In comparison, police‐to‐police cooperation between the AFP and law enforcement agencies in New Zealand, the UK, Canada and the US tended to be much more strategically focused until quite recently. Increasingly, this engagement is undertaken at the committee level, through formal strategic intelligence exchange activities and with the exchange of tactical intelligence. At the tactical and operational levels, officers exchange information formally and informally.

Tribalism, so often a challenge in law enforcement at the national level, appears to be far less of an issue at the international level. This is partly because of the separation of national security and policing roles in the Australian national security framework. For example, while the US’s Drug Enforcement Agency and Federal Bureau of Investigation have national security connections and roles, the AFP remains focused on law enforcement and transnational serious and organised crime. The AFP remains engaged within the international law enforcement community from a unique perspective focused operationally.

Outside of the Five Eyes countries, the AFP’s success has been built on hard-earned police-to-police relationships that, in many cases, like that with the Indonesian National Police, have withstood the ups and downs of tumultuous diplomatic relations. In other instances, the AFP has had to carefully navigate sensitive issues and ethically challenging impediments to information sharing, including the use of the death penalty by some of its partners.

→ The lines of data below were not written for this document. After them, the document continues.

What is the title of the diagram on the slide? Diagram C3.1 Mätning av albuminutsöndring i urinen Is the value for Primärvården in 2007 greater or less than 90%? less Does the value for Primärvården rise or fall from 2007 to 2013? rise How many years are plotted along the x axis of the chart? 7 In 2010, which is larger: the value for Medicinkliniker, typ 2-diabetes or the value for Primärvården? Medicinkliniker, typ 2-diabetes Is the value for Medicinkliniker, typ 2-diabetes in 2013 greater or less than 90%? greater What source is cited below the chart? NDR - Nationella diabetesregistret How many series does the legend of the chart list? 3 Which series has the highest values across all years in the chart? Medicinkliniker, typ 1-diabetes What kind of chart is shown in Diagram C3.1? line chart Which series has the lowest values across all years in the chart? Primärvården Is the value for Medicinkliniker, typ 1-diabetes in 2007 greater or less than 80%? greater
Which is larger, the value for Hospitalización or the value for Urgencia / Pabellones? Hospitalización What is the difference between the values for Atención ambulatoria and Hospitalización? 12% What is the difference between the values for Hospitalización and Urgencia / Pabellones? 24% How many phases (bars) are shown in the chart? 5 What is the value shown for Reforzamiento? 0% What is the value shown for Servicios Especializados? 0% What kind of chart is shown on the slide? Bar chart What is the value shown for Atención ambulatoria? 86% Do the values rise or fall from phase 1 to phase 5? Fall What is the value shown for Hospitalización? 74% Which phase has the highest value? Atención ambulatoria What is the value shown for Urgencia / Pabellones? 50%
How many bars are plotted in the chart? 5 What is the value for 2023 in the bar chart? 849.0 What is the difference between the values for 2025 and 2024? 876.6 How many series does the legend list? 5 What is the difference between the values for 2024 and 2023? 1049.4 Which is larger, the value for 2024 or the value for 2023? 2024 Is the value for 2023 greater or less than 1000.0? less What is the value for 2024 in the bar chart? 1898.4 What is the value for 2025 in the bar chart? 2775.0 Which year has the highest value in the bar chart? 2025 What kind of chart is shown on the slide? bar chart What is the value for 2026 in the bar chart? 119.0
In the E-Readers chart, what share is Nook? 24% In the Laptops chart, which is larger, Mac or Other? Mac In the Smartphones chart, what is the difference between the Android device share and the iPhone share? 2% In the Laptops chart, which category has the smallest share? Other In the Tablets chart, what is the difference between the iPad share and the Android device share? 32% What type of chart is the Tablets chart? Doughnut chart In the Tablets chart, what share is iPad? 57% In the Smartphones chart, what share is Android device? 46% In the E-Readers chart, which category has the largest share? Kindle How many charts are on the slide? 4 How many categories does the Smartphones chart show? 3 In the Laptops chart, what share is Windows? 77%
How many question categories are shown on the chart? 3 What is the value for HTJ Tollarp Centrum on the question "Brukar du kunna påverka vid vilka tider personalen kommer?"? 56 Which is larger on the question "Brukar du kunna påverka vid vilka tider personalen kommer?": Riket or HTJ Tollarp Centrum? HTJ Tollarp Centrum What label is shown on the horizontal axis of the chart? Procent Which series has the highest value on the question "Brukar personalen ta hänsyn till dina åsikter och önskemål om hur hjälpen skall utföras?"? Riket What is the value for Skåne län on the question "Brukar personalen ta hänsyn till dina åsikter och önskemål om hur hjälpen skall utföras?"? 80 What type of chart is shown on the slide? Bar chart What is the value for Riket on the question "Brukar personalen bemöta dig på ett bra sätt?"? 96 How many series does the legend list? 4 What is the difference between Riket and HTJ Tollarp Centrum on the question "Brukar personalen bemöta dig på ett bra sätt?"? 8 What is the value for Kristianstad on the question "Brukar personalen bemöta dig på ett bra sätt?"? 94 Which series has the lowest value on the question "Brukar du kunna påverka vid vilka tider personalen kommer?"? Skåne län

Until recently, the AFP had even been able to avoid the impacts of the changing nature of the Australia–China diplomatic relationship. It has had permanent liaison officers in Hong Kong, Beijing and Guangzhou for many years. Through financial investments in activities such as joint training, the AFP has established a privileged relationship. One notable result was Taskforce Blaze, a collaborative effort between Australian and Chinese police focused on stemming the flow of ice to Australia. The taskforce was only possible because of Australia’s long-term investment in building trust between the AFP and Chinese police.

Today, the Chinese Communist Party is making numerous efforts to disrupt the stability of multilateralism. The Australian government is, in contrast, actively promoting multilateralism. For the AFP, bilateral police-to-police cooperation has long been the most effective means of disrupting transnational serious and organised crime. It can avoid the trap of being seen to be acting inconsistently with Australian foreign policy by promoting its tiered approach to bi-, mini- and multilateral engagement based on functionality.

The AFP’s relationship with Chinese police also provides the type of backroom communication channel so often used between Moscow and Washington to defuse tension during the Cold War. Australia should be careful not to cut off this important line of communication.

There’s also an increasing frequency of reported human rights abuses by Chinese police, as well as in Hong Kong. Of course, the AFP and its officers deplore such actions. Still, there are good law enforcement and diplomatic reasons for continuing these relationships. In the first instance, police-to-police cooperation with China disrupts organised crime. But police-to-police cooperation requires a two-way flow of information, which isn’t without risk. However, this is a familiar challenge and comparable with the challenge of cooperating with jurisdictions—like China—that apply the death penalty.

In 2020–21, the AFP’s international work resulted in reducing $7 billion of harm through international drug seizures. This vital work must continue, but achieving these kinds of results seems set to get harder not easier.